> _WHAT THE EXERCISE ASKS_: Using the entries below, return word for word the lines from the one containing "Does the image" up to and including the last.

>> BEGIN MATERIAL SUPPLIED

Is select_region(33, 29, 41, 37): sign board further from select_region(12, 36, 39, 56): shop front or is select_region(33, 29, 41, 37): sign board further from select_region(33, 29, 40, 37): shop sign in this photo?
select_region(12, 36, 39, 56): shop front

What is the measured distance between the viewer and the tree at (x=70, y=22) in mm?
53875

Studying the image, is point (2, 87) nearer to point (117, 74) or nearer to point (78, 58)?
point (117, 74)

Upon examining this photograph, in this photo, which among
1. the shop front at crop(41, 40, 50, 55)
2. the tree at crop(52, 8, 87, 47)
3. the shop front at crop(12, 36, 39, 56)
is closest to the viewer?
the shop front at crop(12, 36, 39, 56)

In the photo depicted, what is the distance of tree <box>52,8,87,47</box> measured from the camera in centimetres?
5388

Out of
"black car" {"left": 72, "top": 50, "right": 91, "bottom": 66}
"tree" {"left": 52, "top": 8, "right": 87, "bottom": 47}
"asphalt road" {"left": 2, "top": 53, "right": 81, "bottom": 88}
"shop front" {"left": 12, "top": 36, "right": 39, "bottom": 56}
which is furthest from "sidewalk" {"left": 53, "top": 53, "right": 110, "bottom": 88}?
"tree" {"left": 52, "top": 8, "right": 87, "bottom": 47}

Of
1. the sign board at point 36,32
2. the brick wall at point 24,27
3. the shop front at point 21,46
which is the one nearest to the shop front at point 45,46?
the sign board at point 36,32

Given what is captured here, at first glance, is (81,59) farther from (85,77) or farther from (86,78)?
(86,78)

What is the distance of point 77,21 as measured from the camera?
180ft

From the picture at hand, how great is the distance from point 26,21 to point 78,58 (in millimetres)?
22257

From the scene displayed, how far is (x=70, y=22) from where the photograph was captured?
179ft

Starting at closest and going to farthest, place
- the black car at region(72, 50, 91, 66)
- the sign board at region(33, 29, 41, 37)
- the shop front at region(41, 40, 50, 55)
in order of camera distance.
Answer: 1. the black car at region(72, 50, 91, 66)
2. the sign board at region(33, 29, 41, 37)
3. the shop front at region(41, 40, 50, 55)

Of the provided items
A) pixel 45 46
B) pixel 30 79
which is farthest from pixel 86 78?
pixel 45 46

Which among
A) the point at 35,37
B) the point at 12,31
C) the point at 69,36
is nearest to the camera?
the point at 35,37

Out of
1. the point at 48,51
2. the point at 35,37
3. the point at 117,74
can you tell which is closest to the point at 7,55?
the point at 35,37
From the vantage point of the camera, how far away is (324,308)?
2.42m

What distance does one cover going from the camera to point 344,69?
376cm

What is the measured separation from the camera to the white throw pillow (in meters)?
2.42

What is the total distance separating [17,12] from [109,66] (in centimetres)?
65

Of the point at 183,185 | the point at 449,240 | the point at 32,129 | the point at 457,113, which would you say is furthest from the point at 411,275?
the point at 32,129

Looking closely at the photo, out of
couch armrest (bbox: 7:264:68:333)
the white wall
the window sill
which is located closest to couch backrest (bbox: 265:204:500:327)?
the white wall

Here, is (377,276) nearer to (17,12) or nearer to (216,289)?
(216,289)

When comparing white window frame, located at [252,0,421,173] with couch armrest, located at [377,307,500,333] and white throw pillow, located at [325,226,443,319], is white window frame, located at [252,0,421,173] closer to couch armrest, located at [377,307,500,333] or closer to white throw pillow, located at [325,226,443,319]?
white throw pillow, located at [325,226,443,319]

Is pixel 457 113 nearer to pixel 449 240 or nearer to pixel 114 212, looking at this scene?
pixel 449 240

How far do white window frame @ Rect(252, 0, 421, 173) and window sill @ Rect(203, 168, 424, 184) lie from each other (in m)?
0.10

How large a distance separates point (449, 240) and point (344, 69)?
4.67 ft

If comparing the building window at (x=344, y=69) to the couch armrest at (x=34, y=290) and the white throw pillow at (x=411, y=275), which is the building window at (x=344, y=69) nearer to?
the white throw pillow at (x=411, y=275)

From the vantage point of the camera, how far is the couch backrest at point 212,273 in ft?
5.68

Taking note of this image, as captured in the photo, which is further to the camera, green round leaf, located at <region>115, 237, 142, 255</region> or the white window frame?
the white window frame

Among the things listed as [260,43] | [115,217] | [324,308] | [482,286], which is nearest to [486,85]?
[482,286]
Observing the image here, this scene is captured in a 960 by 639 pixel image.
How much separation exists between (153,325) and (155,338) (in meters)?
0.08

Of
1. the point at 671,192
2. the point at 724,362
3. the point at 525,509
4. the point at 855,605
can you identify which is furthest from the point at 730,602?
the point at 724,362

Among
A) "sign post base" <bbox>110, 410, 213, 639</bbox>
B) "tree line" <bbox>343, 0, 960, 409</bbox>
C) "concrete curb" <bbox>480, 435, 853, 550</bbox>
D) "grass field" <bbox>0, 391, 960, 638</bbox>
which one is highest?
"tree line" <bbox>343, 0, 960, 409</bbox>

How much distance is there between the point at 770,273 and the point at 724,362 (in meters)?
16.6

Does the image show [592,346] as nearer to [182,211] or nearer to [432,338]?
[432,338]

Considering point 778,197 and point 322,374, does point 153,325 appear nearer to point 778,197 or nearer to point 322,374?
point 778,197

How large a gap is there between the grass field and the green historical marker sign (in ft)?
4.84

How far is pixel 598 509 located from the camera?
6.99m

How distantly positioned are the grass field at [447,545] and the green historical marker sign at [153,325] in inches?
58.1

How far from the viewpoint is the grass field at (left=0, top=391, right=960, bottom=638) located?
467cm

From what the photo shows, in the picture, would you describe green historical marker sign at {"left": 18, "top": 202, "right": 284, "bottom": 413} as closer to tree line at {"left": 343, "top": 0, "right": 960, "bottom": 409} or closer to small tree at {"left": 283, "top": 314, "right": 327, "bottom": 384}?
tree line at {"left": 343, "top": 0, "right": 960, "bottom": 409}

>> END MATERIAL SUPPLIED

> _WRITTEN REPLY_:
Does the image show [592,346] as nearer to [182,211] or nearer to [432,338]?
[432,338]

Considering point 778,197 and point 322,374, does point 153,325 appear nearer to point 778,197 or nearer to point 322,374?
point 778,197

How large a gap is there between the grass field and the green historical marker sign (in ft)?
4.84

How far is pixel 598 509 located from the camera?
6.99m

How distantly positioned are the grass field at [447,545] and the green historical marker sign at [153,325] in inches?
58.1

How far from the viewpoint is the grass field at (left=0, top=391, right=960, bottom=638) located?
467cm

From what the photo shows, in the picture, would you describe green historical marker sign at {"left": 18, "top": 202, "right": 284, "bottom": 413} as closer to tree line at {"left": 343, "top": 0, "right": 960, "bottom": 409} or closer to small tree at {"left": 283, "top": 314, "right": 327, "bottom": 384}?
tree line at {"left": 343, "top": 0, "right": 960, "bottom": 409}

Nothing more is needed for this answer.